| TEXTAUSZUG |
In gleicher Weise hat sich auch hinsichtlich des Rechtsöffnungs- und des anschliessenden Anerkennungsverfahrens gezeigt, dass die beiden Verfahrensstadien unterschiedlicher Natur sind und nicht direkt miteinander zusammenhängende Fragen betreffen.
bb) Das Bundesgericht hat ferner die Personalunion von Überweisungsrichter und Strafrichter geprüft. Es hat befunden, der erstinstanzliche Strafrichter am Obergericht des Kantons Zürich, der vorher als Mitglied der Anklagekammer die Anklage zugelassen und den Angeschuldigten überwiesen hat, genüge den verfassungs- und konventionsrechtlichen Anforderungen nicht. Denn mit dem Überweisungsentscheid wird nach § 166 Abs. 2 der Zürcher Strafprozessordnung über formellrechtliche Fragen hinaus aufgrund der umfassenden Erhebungen in materieller Hinsicht geprüft, ob der Angeklagte eines strafbaren Verhaltens hinreichend verdächtig erscheine und Anhaltspunkte gegeben seien, dass der Angeschuldigte die eingeklagte Tat wirklich begangen hat (
BGE 114 Ia 50 E. 5 S. 66). Demgegenüber hat das Bundesgericht im Umstand der Überweisung durch den zürcherischen Bezirksgerichtspräsidenten und dessen nachfolgende Beurteilung der Strafsache keine Verfassungs- oder Konventionsverletzung erblickt, weil in diesem Überweisungsverfahren lediglich formelle Aspekte im Vordergrund sind und der Tatverdacht nicht in Frage steht (nicht publiziertes Urteil vom 11. November 1993 i.S. G.). Ebenso hat es eine Verfassungs- oder Konventionsverletzung im Fall von bernischen Oberrichtern verneint, welche als Mitglieder der Anklagekammer nur indirekt an einer Überweisung beteiligt waren, da in den beiden Verfahrensstadien unterschiedliche Fragen streitig waren (BGE
BGE 114 Ia 139 S. 142).

| DATENAUSZUG |
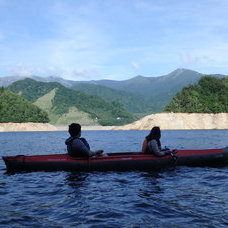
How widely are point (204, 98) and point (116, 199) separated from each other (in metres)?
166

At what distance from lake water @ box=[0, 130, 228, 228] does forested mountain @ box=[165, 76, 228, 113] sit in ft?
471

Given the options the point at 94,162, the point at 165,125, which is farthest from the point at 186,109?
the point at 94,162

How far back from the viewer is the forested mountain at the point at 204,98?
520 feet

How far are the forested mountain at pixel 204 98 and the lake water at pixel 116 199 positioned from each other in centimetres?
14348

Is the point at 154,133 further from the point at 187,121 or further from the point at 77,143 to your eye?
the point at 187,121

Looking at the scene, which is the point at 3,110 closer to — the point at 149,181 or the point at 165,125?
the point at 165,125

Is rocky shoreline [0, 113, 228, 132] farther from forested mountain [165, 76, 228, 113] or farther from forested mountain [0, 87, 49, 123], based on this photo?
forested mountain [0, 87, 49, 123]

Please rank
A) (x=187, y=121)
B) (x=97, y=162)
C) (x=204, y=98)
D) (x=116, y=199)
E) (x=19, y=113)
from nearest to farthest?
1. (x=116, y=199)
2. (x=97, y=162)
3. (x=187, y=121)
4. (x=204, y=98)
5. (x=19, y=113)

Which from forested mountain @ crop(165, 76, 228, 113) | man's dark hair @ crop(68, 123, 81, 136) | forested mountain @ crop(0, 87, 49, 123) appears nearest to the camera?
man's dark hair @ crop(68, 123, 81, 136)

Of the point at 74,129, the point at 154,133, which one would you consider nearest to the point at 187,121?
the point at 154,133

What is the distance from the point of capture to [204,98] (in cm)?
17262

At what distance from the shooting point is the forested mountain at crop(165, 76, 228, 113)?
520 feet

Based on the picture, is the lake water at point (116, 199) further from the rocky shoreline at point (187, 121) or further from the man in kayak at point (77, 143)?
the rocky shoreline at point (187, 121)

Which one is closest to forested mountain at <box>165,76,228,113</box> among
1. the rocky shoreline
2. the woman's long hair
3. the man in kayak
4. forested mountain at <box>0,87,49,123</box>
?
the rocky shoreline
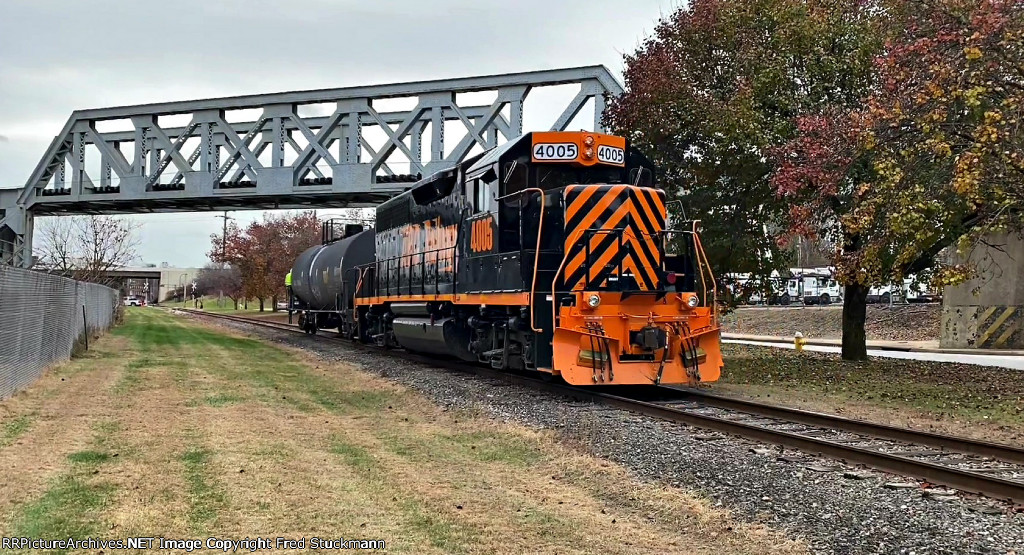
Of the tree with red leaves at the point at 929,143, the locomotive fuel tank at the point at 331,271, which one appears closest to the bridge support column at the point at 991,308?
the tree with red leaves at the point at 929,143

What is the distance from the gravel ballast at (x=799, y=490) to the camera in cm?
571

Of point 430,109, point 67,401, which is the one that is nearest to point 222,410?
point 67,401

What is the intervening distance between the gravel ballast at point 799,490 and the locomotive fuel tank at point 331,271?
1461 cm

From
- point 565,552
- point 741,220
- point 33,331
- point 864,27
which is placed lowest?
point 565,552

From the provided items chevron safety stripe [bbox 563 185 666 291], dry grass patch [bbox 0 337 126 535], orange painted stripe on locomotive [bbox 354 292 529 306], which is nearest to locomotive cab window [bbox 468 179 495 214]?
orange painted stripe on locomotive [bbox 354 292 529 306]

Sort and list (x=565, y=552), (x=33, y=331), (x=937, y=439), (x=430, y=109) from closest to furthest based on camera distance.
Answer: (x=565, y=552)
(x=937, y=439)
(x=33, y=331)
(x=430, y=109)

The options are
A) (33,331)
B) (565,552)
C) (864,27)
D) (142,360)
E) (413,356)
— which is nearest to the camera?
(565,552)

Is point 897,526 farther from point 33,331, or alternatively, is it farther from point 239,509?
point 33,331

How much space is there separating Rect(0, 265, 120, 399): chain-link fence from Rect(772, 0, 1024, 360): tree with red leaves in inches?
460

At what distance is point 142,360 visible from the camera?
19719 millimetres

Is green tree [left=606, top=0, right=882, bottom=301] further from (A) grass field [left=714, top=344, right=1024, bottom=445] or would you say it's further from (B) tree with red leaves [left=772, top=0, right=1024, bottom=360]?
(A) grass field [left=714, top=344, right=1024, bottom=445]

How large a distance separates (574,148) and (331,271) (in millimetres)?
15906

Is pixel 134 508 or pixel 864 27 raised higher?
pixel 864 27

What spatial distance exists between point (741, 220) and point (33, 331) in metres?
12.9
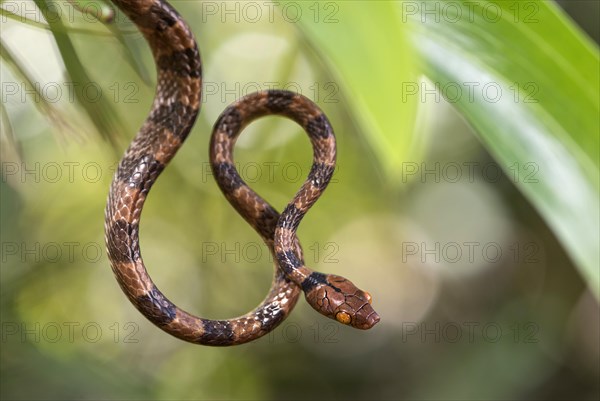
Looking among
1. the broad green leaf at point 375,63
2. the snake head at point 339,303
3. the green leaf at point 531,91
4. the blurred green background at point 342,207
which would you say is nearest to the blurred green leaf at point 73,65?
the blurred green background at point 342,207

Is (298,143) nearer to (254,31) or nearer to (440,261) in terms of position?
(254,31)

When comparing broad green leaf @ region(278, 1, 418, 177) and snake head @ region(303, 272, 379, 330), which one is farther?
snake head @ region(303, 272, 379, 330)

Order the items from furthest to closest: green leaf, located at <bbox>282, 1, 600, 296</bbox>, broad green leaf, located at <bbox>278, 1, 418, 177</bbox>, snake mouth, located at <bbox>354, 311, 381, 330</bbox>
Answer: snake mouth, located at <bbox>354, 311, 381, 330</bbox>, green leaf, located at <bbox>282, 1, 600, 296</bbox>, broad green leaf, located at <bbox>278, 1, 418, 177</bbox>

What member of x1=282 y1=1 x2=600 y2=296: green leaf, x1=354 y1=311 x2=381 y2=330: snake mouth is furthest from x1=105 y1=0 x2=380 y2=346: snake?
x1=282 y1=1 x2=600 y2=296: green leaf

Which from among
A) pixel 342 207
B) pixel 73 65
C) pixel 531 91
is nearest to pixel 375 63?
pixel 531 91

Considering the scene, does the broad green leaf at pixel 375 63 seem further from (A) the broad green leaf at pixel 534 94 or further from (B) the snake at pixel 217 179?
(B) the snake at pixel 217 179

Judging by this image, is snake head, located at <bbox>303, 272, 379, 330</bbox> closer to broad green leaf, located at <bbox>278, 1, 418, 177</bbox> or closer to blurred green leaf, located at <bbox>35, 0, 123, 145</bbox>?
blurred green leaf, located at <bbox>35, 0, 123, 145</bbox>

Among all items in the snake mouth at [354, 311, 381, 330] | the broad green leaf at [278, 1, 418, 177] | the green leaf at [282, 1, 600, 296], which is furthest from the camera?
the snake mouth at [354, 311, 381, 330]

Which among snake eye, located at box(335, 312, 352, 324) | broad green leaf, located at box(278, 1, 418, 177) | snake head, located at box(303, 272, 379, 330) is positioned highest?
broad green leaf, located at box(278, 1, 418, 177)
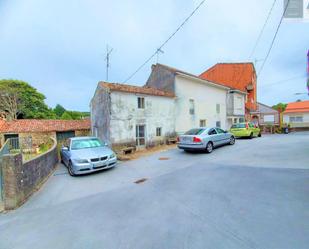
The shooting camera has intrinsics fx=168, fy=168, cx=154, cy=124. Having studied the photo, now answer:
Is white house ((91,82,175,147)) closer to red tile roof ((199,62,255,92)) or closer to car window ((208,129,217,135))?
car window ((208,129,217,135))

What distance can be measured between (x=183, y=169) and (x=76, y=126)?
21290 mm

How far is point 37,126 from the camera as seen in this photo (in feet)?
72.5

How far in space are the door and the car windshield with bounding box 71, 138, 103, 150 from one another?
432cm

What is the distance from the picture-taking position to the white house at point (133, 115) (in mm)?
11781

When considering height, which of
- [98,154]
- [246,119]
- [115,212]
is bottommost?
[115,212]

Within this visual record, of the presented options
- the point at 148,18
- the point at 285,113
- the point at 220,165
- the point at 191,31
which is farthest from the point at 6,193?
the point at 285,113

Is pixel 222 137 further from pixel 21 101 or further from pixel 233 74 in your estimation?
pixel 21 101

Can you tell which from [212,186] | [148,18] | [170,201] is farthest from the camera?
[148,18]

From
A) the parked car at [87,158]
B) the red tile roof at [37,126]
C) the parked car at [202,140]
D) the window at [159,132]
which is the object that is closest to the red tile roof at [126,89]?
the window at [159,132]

| AUFGABE |
Gib aus dem Textauszug die Stelle zwischen "In gleicher Weise" und "zusammenhängende Fragen betreffen." wortgetreu wieder, beide eingeschlossen.

| LÖSUNG |
In gleicher Weise hat sich auch hinsichtlich des Rechtsöffnungs- und des anschliessenden Anerkennungsverfahrens gezeigt, dass die beiden Verfahrensstadien unterschiedlicher Natur sind und nicht direkt miteinander zusammenhängende Fragen betreffen.